C'est l'unique poème de Musset où nous avons à la césure une imitation des césures spectaculaires de Victor Hugo dans Cromwell et Marion de Lorme :
 
Mais une fois qu'on les commence, on ne peut plus
S'arrêter. [...]
L'entrevers qui suit explicite nettement la raillerie de ce franchissement intempestif de la césure.
Il va de soi que les enjambements entre les strophes font aussi partie d'un dynamitage de la mise en forme léchée.
Musset joue avec la censure : "c__u" transcription à peine voilée pour "cocu" et mentionne une date "en l'an mil huit cent vingt" à la manière du premier vers de Cromwell encore une fois.
Les mentions de lectures contemporaines défilent : Hugo, Sainte-Beuve, Journal de Paris, etc.
Je vous passe les digressions et les vers brisés. Tout de même, il ne faut pas en manquer, à nouveau un rejet d'une syllabe du mot "vite" :
 
Ce fut aux premiers jours d'automne, au mois d'octobre,
Que Mardoche revint au monde. - Il était sobre
D'habitude, et mangeait vite. - Son cuisinier
[...]
 
 Je me garde certaines citations pour de futurs articles concernant Lamartine et Baudelaire.
Un second rejet d'une syllabe concerne ensuite un mot proche phonétiquement de "vite" :
 
- Un dimanche (observez qu'un dimanche la rue
Vivienne est tout à fait vide, et que la cohue
 Un rejet de deux syllabes "si vite" se rencontre pas beaucoup plus loin, bientôt suivi d'un placement de "sinon" devant la césure.
Et puis nouveau rejet d'une syllabe avec mise en relief :
 
Ayant donc débarqué, notre héros fit mettre
Sa voiture en un lieu sûr, qu'il pût reconnaître,
[...]
Nous avons aussi à la rime "en sorte" avec la suite "que" qui passe dans le dizain numéroté suivant.
Et nous retrouvons le "comme" à la rime, décidément !
 
Le vieillard, à vrai dire, un peu surpris, et comme
Distrait d'un rêve, ôta de ses lèvres la pomme
[...]
 Il y a pas mal d'enseignements à tirer de mes articles sur les vers brisés des poèmes de Musset. Il faudra évidemment citer les antériorités du théâtre hugolien, mais vous constatez qu'il y a un nombre conséquent de rejets d'une syllabe. Vous constatez que Musset refait des jeux autour des mêmes mots parfois comme avec "vite", et avec "comme" justement", et on voit que Musset cite sans arrêt Hugo.

→ CONSIGNES
1. Répondez aux questions suivantes sur le passage consacré aux vers de Musset.
(a) De quelles deux pièces de Victor Hugo les césures imitées par Musset sont-elles tirées ?
(b) Quelle date Musset mentionne-t-il « à la manière du premier vers de Cromwell » ?
(c) Quel mot est placé devant la césure peu après le rejet de deux syllabes « si vite » ?
2. Rédigez la suite du passage consacré aux vers de Musset en reprenant après sa dernière phrase.

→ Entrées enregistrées
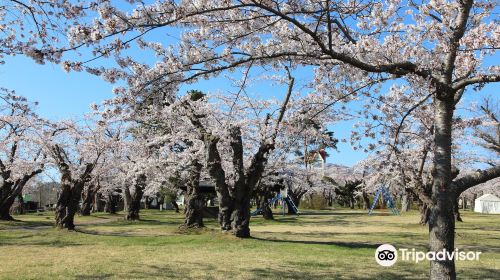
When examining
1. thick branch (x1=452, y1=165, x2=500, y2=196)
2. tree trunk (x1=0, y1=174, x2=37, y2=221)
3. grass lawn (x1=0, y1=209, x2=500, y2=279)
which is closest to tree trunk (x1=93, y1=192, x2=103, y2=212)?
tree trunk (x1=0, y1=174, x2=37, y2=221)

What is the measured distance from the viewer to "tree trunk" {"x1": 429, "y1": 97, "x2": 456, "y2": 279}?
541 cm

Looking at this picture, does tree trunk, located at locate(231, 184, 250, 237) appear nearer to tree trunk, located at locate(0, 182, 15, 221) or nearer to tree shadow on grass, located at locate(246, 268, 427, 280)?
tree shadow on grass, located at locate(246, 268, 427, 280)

--

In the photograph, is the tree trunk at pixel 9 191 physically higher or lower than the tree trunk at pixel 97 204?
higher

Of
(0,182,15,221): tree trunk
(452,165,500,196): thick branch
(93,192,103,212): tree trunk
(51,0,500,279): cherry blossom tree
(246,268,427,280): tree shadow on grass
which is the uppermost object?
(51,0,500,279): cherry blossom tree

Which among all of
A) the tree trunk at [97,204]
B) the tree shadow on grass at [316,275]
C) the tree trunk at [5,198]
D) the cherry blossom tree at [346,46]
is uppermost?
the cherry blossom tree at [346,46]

→ RÉPONSES
1.
(a) Cromwell et Marion de Lorme.
(b) « en l'an mil huit cent vingt ».
(c) « sinon ».

2.
L'esthétique de Musset peut être rapprochée des auteurs du dix-huitième siècle, pas seulement Voltaire, vu qu'il y a aussi un côté Jacques le fataliste dans sa manière de raconter et digresser. Les poètes du XIXe ont voulu se débarrasser de ce compère à contre-courant.
J'ai relevé des vers déviants sur des mots grammaticaux que les métriciens ont écartés parce que ne formant pas un bel ensemble conséquent, il s'agit d'éléments disparates, mais vous avez la preuve qu'ils manquent à l'histoire du vers. Vous constatez que Musset ignorait la pratique du trimètre, et comme les audaces sont pratiquées à l'identique à l'entrevers vous voyez que la thèse du trimètre comme compensation allant de soi est une absurdité critique de la part de Cornulier, Gouvard et des autres métriciens. Le trimètre a existé comme compensation parce que c'était un fait exprès des initiateurs tels que Baudelaire et parce que le trimètre de Victor Hugo était déjà bien connu comme accessoire récurrent dans la poésie du siècle. En 1829 ou en 1833, Musset ou Borel ne superposaient pas le trimètre aux enjambements audacieux.
L'approche de Cornulier et Gouvard a donné pendant un temps une sorte de réussite scientifique qui a fait croire qu'elle était au-dessus de l'enquête de terrain avec les études au cas par cas. Et là, le retour il est fatal, parce que l'approche métricométrique a pêché par excès de structuralisme, même si elle ne s'en réclame pas vraiment.
Le rejet de "belle" à la césure, Musset le pratique avant Baudelaire bien sûr :
 
La matinée était belle ; les alouettes
[...]
 Musset va mettre un terme à cette pratique du vers brisé. Il fait un dernier pied-de-nez dans "Les secrètes pensées de Rafaël" :
 
Quelques Mémoires sur*** - Essai de poésie...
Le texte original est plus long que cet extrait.